キョロキョロと左右に首を振って見渡せば颯太の言う通り、夏海は他の選手に比べ明らかに体格で劣っていた。
……近くで見ると確かに皆速そう
強化選手の選考も兼ねてるんだし……そりゃそうよね
スタートが近づくにつれ、徐々に鼓動が高まっていくのが分かる。
良い感じにドキドキしてきた……
これだから短距離は辞められないのよね
夏海は、スタート前のこの焼けつくような緊張感が堪らなく好きだった。
勝ちも敗けも一瞬で決まる
今まで積み上げてきたものも全部……
終わった後に後悔なんてしたくない
だから……今、この一瞬にアタシの全力を!!!!
「い、いよいよだね……見てるこっちが緊張しすぎて死にそうなるよ」
「うぅ……ダメだ見てらんねぇ……紘、俺レースの間目をつぶってるからアイツが走り終わったら教えてくれない?」
「小林さん……ブツブツ……一体あの冷酷な男のどこが……ブツブツ」
「あ、アホな事言うなよ、颯太はちゃんと見届けてやれって!!」
「う、うん……で、でも……やっぱり怖いよぉ……」
「やはりそうだ……これこそは……ブツブツ……神が与えたもうた……ブツブツ……試練……ブツブツ……」
離れた位置からスタート前の夏海を見守る、サッカー部員の三人組。
当事者以上にプレッシャーを感じ、その重圧に押し潰されそうな颯太と紘。
そんな二人とは対照的に、勇人は魂の抜けたような憔悴した表情で心ここにあらず、上の空で何やらずっとブツブツ呟いている。

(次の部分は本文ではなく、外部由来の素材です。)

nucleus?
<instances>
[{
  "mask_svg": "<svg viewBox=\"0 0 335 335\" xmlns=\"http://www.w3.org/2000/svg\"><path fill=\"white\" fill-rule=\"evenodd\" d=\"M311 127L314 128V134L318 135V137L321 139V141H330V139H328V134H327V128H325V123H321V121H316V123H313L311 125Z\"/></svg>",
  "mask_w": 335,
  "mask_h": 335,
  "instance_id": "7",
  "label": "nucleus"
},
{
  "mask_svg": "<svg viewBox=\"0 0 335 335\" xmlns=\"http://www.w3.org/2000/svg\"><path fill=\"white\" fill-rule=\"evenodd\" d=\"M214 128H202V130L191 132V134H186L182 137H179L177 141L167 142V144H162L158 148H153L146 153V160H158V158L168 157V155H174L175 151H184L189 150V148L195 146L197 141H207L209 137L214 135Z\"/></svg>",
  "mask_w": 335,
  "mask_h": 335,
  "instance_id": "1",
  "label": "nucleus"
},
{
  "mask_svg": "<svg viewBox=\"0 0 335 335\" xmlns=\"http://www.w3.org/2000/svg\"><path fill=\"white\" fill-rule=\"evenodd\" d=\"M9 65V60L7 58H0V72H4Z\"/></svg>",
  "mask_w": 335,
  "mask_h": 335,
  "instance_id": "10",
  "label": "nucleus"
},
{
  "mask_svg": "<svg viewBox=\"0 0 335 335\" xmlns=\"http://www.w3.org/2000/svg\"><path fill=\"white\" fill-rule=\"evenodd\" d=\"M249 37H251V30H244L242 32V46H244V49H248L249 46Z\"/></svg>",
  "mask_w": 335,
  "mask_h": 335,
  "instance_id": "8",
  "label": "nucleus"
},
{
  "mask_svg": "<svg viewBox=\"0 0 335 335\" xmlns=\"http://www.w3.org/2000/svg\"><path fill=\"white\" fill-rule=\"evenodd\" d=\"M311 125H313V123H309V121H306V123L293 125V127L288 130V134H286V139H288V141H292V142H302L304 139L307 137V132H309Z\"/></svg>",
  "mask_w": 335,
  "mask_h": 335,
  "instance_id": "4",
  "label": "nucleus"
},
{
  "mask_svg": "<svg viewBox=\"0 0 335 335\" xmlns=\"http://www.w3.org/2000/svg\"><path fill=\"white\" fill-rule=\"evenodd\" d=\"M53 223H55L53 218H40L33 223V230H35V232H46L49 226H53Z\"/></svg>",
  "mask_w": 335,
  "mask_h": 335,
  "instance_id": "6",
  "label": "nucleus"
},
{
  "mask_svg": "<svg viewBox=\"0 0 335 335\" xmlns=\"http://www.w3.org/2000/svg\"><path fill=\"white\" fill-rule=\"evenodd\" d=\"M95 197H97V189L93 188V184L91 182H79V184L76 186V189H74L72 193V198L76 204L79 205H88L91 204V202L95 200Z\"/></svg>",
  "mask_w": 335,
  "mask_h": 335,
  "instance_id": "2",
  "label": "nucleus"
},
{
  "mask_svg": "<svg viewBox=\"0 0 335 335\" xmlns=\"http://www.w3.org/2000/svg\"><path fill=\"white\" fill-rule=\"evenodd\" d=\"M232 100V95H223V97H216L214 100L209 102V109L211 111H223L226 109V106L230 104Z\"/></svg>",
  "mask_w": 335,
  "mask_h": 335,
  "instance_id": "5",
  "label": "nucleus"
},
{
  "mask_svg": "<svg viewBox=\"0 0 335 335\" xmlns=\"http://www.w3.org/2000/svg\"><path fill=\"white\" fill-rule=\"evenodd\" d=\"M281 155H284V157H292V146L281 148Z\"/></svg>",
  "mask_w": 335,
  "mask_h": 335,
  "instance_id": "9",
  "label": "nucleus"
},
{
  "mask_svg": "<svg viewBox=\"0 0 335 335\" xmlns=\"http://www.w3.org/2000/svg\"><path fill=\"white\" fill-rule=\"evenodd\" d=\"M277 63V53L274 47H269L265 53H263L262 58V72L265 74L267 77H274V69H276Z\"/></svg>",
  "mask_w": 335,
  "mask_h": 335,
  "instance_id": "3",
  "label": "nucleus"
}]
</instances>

程なくして、競技者全員がクラウチングスタートの体勢に入り、スターターがピストルを天高く掲げた。
『ひょええええええっ!!!!
はっ、始まるぅううううう!!!!』
耐えきれずに悲鳴を上げる颯太と紘。
何とも情けない男子二人の心臓を撃ち抜くように、スタートのピストルが鳴り響いた。